▶ **TEXT PASSAGE**
####
Classic Computer Magazine Archive COMPUTE! ISSUE 117 / FEBRUARY 1990 / PAGE 89

INSTANT PRESENTATIONS AND INSTANT FORMS

Scramble! You're expected to make a presentation in one hour at an unexpected meeting. Sound familiar? The next time this happens, you might be grateful if your computer library includes a copy of Instant Presentations, one of two new programs from Qumatic Instant Business Software.

Instant Presentations produces charts for overhead projection or handout purposes. It works quickly and easily, with no worry about formatting or layout details. You simply choose your chart from a menu of formats, pick portrait or landscape orientation, type your message, and send the chart off to your printer.

The format options include a title page, bullet charts, outline charts, and charts with two, three, or four columns for tables or financial data. You're limited to 12 double-spaced lines plus a title, subtitle, and footnote in each chart. The clean, strong, sans-serif font resembles Helvetica and is fixed at 36-point type for titles, 24-point for subtitles, and 18-point for individual lines of the chart. All formats are for text; there aren't any graphics capabilities.

The restrictions on the number of lines and the fixed definitions of point sizes are well chosen. Often presentation charts are so busy or attempt to crowd so much information on a single page that the message is lost. Instant Presentations helps you avoid these temptations.

The program is packaged with 5¼- and 3½-inch disks, but you must have a hard disk to run the program. Installation is quick and easy; the program takes up about 500K of disk space. The printer option in the installation procedure provides for many types including Epson and Okidata dot-matrix and Hewlett-Packard and compatible laser printers. The printed documentation only covers installation. After installing the program, you can print the well-written documentation file. The company provides a telephone number for technical support.
####
▶ **WHAT YOU WILL DO**
a: Using the review above, answer the following:
(i) What point size does the program use for subtitles?
(ii) About how much disk space does the program take up?
(iii) Which two page orientations can you pick for a chart?
b: Retype the part of the review that opens with the words containing "Instant Presentations produces" and closes with "to your printer.", keeping every character the same.

▶ **RECORDED DATA**
####
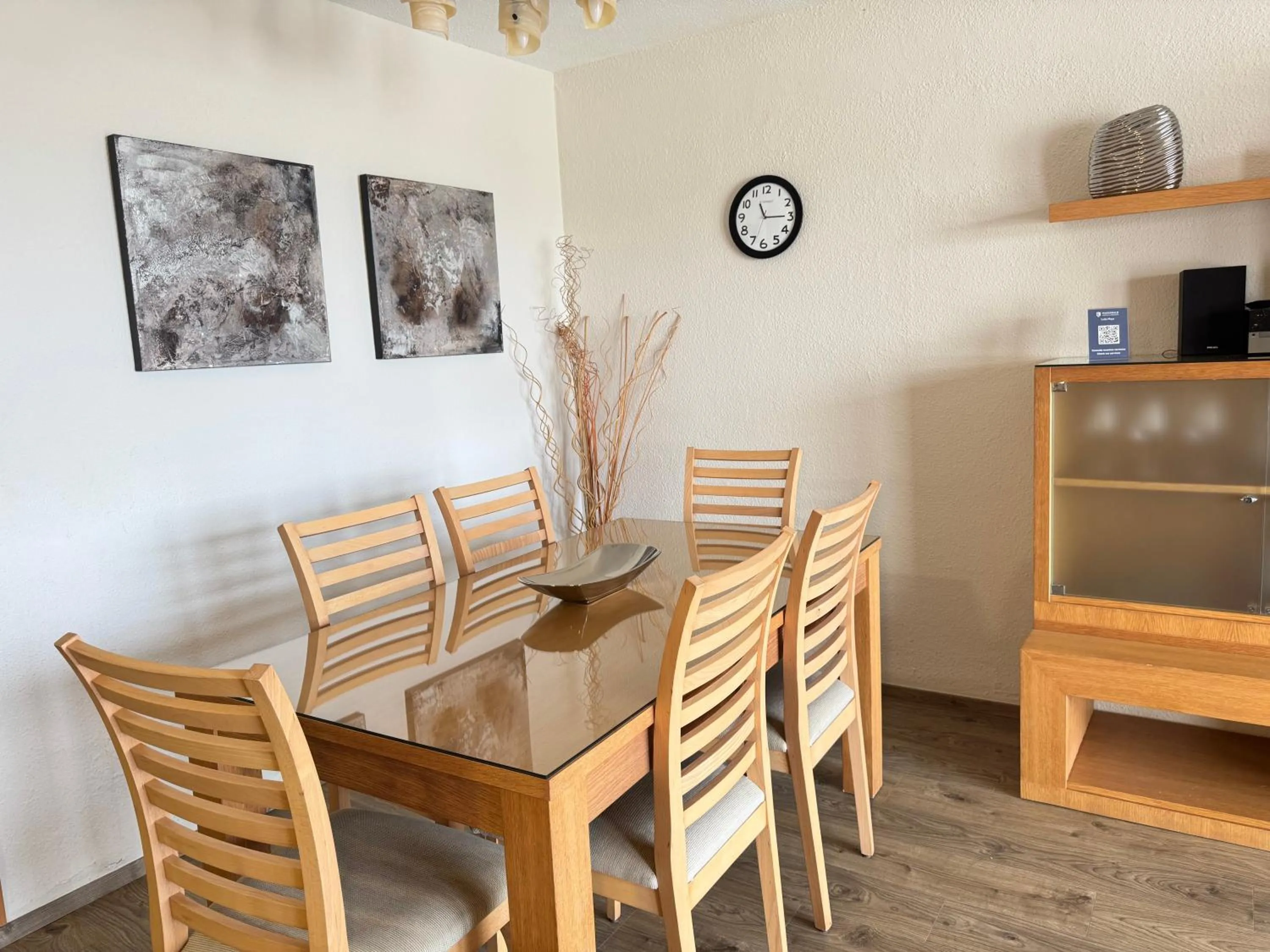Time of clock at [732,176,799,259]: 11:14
####
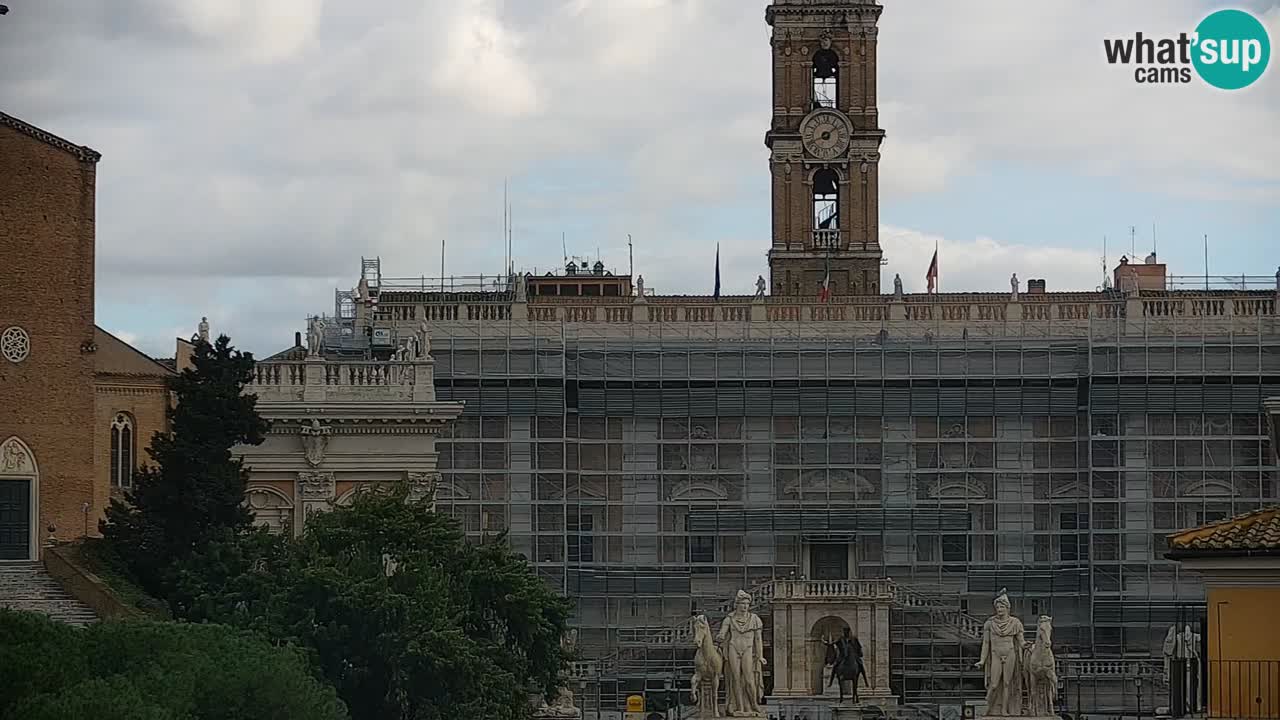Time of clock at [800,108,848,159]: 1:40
####
▶ **WRITTEN RESPONSES**
a:
(i) 24-point
(ii) About 500K
(iii) Portrait or landscape

b:
Instant Presentations produces charts for overhead projection or handout purposes. It works quickly and easily, with no worry about formatting or layout details. You simply choose your chart from a menu of formats, pick portrait or landscape orientation, type your message, and send the chart off to your printer.